If our site is already present in the Top Stories carousel, it means that we are publishing AMP pages: from now on, however, Google opens these results to any web page, and therefore the fight to those prominent positions in the carousel will inherently become more competitive. For this reason, the Googler recommends, you must “continue to publish high-quality and highly relevant content, and correct any experience issues with the page as soon as they arise”.
Guides to the publishing of relevant articles
For those who intend to continue with AMP, Kettner points out that “the AMP team has created a great specific guide for the experience with the page that can be used to automatically control a large number of problems that can have a negative impact on the pages”.
Those who are not publishing AMP pages must “keep on making great content, keep an eye on the experience with the page and include article-specific structured data within your articles in order to be included in the Main News carousel”.
These are “a few lines of metadata that allow the Search to know things about the page, such as titles, authors, the publisher, the date of publication, things like that”.
Also, even though “there is still no experience tool with the page for non-AMP content, you can check them all with the excellent Vitals Web tool to get a really good idea on how your pages are really performing”.
Kettner also says one very important thing – which also applies, in general, to the positioning in the Search: we do not have to worry too much if we have difficulty reaching the numbers that Web Vitals and Page Experience encourage us to reach, because we can not “really pass or fail these metrics”. These are “only tools that Search can use to compare relative performance between other pages: the better your numbers are, the more likely you will be to surpass competitors in that specific ranking factor”.
AMP’s Bento project
If we are considering options to improve the technical performance of pages without creating or maintaining an AMP version of a page only for the Main News carousel, there may be a fair compromise.
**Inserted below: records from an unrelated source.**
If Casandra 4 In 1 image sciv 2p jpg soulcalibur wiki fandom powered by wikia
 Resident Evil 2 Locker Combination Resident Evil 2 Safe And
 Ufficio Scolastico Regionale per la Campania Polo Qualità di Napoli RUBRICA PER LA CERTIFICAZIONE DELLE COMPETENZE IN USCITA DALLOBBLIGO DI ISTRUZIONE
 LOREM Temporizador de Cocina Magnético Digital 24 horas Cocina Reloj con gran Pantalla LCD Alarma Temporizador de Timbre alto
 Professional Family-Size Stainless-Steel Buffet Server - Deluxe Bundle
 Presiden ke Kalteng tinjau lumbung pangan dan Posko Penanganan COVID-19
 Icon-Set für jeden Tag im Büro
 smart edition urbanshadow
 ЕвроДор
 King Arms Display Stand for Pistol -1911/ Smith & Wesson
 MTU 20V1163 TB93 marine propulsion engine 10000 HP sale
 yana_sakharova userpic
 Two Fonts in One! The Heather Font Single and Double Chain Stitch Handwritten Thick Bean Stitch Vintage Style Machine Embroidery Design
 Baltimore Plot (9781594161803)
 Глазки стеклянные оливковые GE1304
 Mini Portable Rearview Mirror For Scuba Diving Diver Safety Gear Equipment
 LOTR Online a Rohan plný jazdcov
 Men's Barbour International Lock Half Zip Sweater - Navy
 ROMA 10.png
Kettner presents AMP’s Bento project, which “allows you to use many of the most powerful parts of the AMP library without actually creating an AMP page”, so as to “download some of your weight for performance”.
The Bento project is a “new modular version of that library, which allows you to take individual components from an AMP document and upload them to a non-amp page”: the advantage is to use “web components tested in battle, loaded billions, if not trillions of times across the web, that have teams of people behind dedicated to constantly improve their performance”.